Yes, you *can* use the out arguments, but doing so 1) complicates your code, and...

a_t48 · on April 6, 2020

I agree with point (1), wholeheartedly - by default the syntax is ugly unless you wrap it in a utility. (2) isn't true as far as I can tell - you can keep reusing the same output buffer, or double buffer if the output can't be the same as the input.

Either way see https://news.ycombinator.com/item?id=22786958 where I figured out the syntax to do it in place, which shouldn't result in any allocations at all and should solve both your concerns.

quotemstr · on April 6, 2020

Regarding #2: whether you use the same buffer or a new buffer, you still have to actually write to the memory.
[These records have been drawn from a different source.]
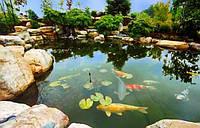 Гидроизоляция прудов, озер, резервуаров для хранения воды, биопрудов.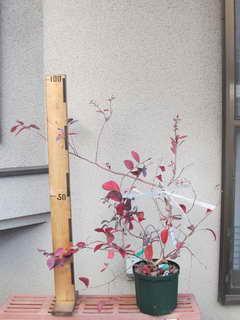 ノビリス挿し木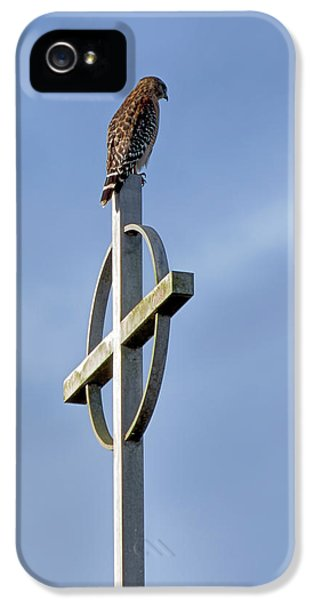 Hawk On Steeple IPhone 5 Case by Richard Rizzo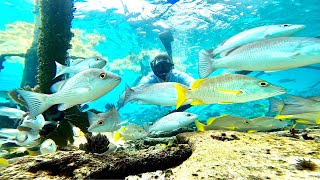 *AMAZING UNDERWATER FOOTAGE* Wreck Fish Catch Clean and Cook
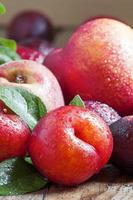 färgglada plommon och persikor foto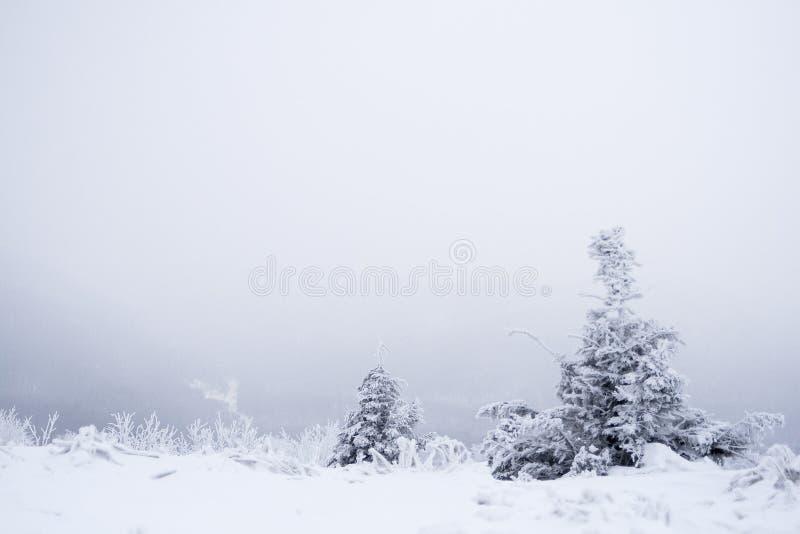 树在冬天 库存图片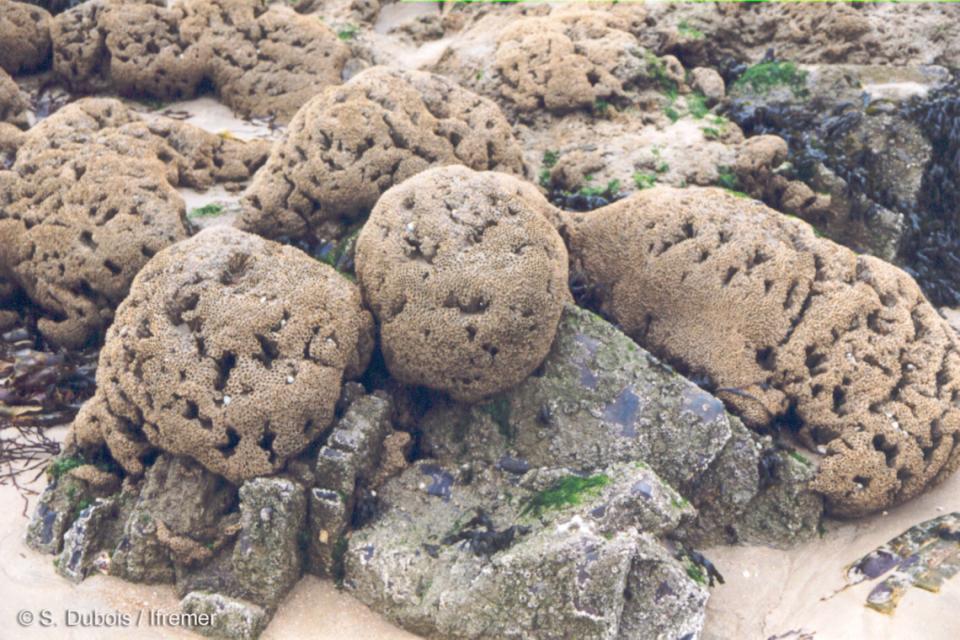 hermelles - ver marin - bioconstruction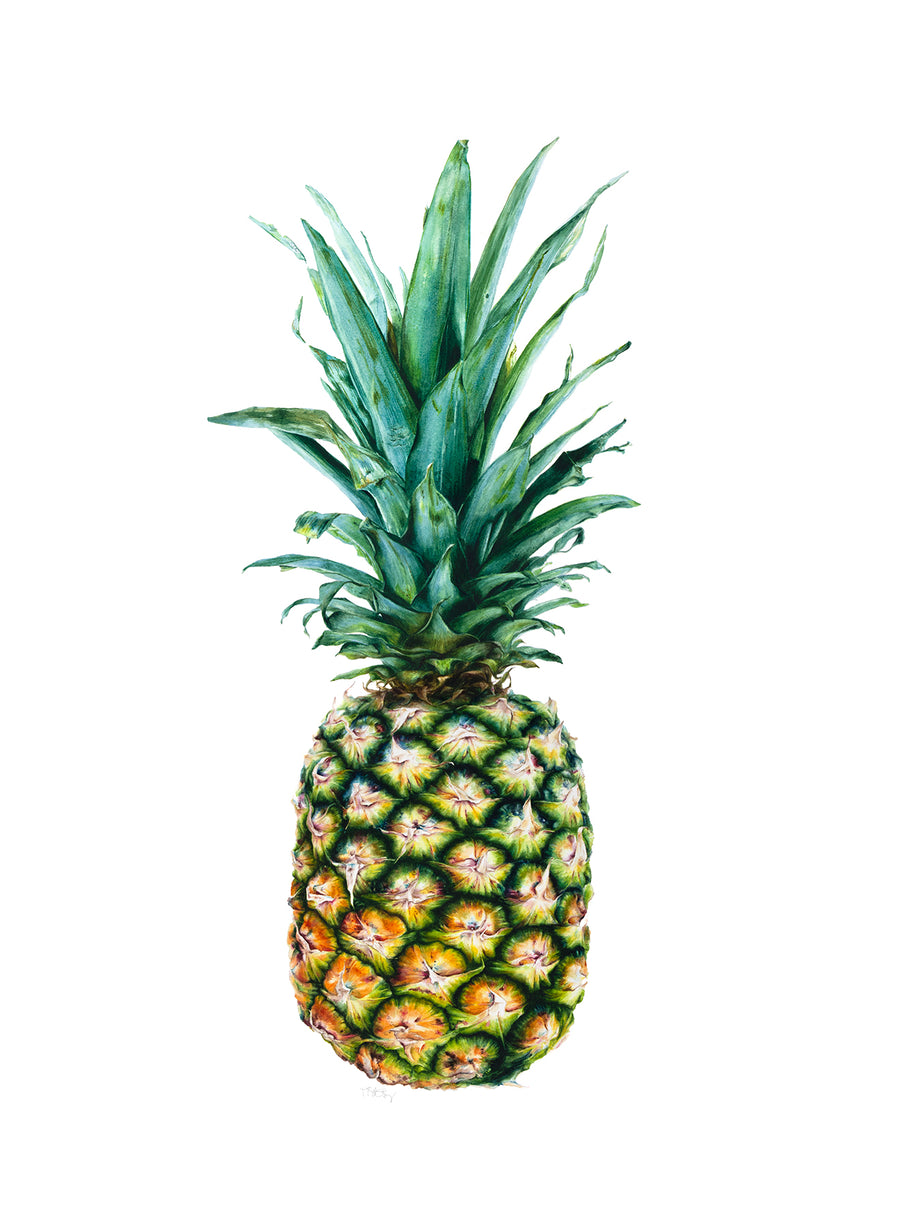 Watercolour painting of a pineapple.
The bottleneck at numpy scale isn't the memory allocation (mmap or whatever) but the actual memory writes (saturating the memory bus), and you need to perform the same number of writes no matter which destination array you use.

a_t48 · on April 6, 2020

It should still be a perf gain:

1. Memory allocation isn't free 2. Doing multiple loops over the buffer (once per operation) is going to be slower than doing all the operations at once, both because of caching and the opportunity to do the operations on a register and write at the end (though who knows if the python interpreter will do that).

quotemstr · on April 6, 2020

The Python interpreter is too stupid to do operation coalescing. That's the whole point of my initial comment.